▶ **What you should do**:
Below are records; transcribe each one exactly.

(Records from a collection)
============

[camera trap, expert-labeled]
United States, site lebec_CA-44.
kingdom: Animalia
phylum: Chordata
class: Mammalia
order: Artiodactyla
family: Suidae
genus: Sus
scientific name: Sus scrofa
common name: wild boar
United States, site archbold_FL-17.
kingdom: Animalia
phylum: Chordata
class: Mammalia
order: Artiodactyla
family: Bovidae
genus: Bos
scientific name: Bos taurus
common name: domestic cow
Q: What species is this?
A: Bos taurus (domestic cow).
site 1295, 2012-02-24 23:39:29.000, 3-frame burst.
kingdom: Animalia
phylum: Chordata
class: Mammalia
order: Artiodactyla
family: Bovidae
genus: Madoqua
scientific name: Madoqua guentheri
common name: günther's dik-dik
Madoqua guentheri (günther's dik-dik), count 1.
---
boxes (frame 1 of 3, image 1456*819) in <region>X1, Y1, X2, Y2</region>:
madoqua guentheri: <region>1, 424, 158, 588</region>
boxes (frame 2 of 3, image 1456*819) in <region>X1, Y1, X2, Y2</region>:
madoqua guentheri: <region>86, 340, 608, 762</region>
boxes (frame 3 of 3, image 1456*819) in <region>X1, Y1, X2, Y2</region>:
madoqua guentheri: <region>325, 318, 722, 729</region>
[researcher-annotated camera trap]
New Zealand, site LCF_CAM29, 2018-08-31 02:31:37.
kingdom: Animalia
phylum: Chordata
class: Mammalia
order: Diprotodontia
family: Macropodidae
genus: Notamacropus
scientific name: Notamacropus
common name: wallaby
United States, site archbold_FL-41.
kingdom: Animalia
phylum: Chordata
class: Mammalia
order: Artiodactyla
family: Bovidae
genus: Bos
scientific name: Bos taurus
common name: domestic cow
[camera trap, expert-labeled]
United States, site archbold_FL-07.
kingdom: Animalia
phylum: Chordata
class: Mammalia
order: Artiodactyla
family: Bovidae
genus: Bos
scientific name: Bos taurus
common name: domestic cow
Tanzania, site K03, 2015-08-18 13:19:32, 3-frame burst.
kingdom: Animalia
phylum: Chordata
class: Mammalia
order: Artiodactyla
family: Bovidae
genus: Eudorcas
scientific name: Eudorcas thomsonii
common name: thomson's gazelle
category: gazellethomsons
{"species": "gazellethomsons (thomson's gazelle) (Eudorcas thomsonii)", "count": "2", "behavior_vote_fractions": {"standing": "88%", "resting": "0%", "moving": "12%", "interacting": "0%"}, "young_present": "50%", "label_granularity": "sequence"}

============

▶ **Answer section**:
[camera trap, expert-labeled]
United States, site lebec_CA-44.
kingdom: Animalia
phylum: Chordata
class: Mammalia
order: Artiodactyla
family: Suidae
genus: Sus
scientific name: Sus scrofa
common name: wild boar
United States, site archbold_FL-17.
kingdom: Animalia
phylum: Chordata
class: Mammalia
order: Artiodactyla
family: Bovidae
genus: Bos
scientific name: Bos taurus
common name: domestic cow
Q: What species is this?
A: Bos taurus (domestic cow).
site 1295, 2012-02-24 23:39:29.000, 3-frame burst.
kingdom: Animalia
phylum: Chordata
class: Mammalia
order: Artiodactyla
family: Bovidae
genus: Madoqua
scientific name: Madoqua guentheri
common name: günther's dik-dik
Madoqua guentheri (günther's dik-dik), count 1.
---
boxes (frame 1 of 3, image 1456*819) in <region>X1, Y1, X2, Y2</region>:
madoqua guentheri: <region>1, 424, 158, 588</region>
boxes (frame 2 of 3, image 1456*819) in <region>X1, Y1, X2, Y2</region>:
madoqua guentheri: <region>86, 340, 608, 762</region>
boxes (frame 3 of 3, image 1456*819) in <region>X1, Y1, X2, Y2</region>:
madoqua guentheri: <region>325, 318, 722, 729</region>
[researcher-annotated camera trap]
New Zealand, site LCF_CAM29, 2018-08-31 02:31:37.
kingdom: Animalia
phylum: Chordata
class: Mammalia
order: Diprotodontia
family: Macropodidae
genus: Notamacropus
scientific name: Notamacropus
common name: wallaby
United States, site archbold_FL-41.
kingdom: Animalia
phylum: Chordata
class: Mammalia
order: Artiodactyla
family: Bovidae
genus: Bos
scientific name: Bos taurus
common name: domestic cow
[camera trap, expert-labeled]
United States, site archbold_FL-07.
kingdom: Animalia
phylum: Chordata
class: Mammalia
order: Artiodactyla
family: Bovidae
genus: Bos
scientific name: Bos taurus
common name: domestic cow
Tanzania, site K03, 2015-08-18 13:19:32, 3-frame burst.
kingdom: Animalia
phylum: Chordata
class: Mammalia
order: Artiodactyla
family: Bovidae
genus: Eudorcas
scientific name: Eudorcas thomsonii
common name: thomson's gazelle
category: gazellethomsons
{"species": "gazellethomsons (thomson's gazelle) (Eudorcas thomsonii)", "count": "2", "behavior_vote_fractions": {"standing": "88%", "resting": "0%", "moving": "12%", "interacting": "0%"}, "young_present": "50%", "label_granularity": "sequence"}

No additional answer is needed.